A three point extension of Chatterjea's fixed point theorem with at most two fixed points

TL;DR

This paper introduces a new class of three-point Chatterjea type mappings in metric spaces, establishing fixed point theorems and exploring their relationships with other contraction mappings, even without requiring space completeness.

Contribution

It presents a novel three-point extension of Chatterjea's fixed point theorem, differentiates it from existing classes, and proves fixed point results without assuming metric space completeness.

Findings

Established fixed point theorems for generalized Chatterjea type mappings.

Showed these mappings are continuous at fixed points.

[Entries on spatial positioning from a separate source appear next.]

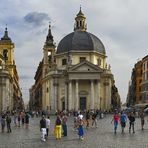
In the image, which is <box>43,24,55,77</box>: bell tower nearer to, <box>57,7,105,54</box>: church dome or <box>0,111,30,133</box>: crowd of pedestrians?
<box>57,7,105,54</box>: church dome

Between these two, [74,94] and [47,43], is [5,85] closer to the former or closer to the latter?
[74,94]

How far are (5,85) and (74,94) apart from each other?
14777mm

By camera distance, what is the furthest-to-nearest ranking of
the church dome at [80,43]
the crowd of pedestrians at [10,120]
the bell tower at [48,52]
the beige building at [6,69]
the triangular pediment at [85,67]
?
the bell tower at [48,52], the church dome at [80,43], the beige building at [6,69], the triangular pediment at [85,67], the crowd of pedestrians at [10,120]

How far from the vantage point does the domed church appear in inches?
3752

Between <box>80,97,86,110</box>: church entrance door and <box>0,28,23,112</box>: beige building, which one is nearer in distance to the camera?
<box>0,28,23,112</box>: beige building

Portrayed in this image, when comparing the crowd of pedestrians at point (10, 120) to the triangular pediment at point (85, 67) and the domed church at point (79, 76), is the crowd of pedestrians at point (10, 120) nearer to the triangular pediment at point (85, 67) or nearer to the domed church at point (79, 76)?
the triangular pediment at point (85, 67)

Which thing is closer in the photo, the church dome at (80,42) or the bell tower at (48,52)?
the church dome at (80,42)

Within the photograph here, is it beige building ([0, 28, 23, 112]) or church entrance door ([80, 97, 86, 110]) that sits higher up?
beige building ([0, 28, 23, 112])

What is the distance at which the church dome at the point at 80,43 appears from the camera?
101256 millimetres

Connected Chatterjea type mappings with Kannan type and triangle contraction mappings.

Abstract

In this paper, we introduce a new category of mappings within metric spaces, specifically focusing on three-point analogs of the well-established Chatterjea type mappings. We demonstrate that Chatterjea type mappings and their three-point analogs are different classes of mappings. A fixed point theorem for generalized Chatterjea type mappings is established. It is shown that these mappings are continuous at fixed point. Connections between generalized Chatterjea type mappings, generalized Kannan type mappings, Chatterjea type mappings, and mappings contracting perimeters of triangles are found. Additionally, we derive two fixed point theorems for generalized Chatterjea type mappings in metric spaces, even when completeness is not mandatory.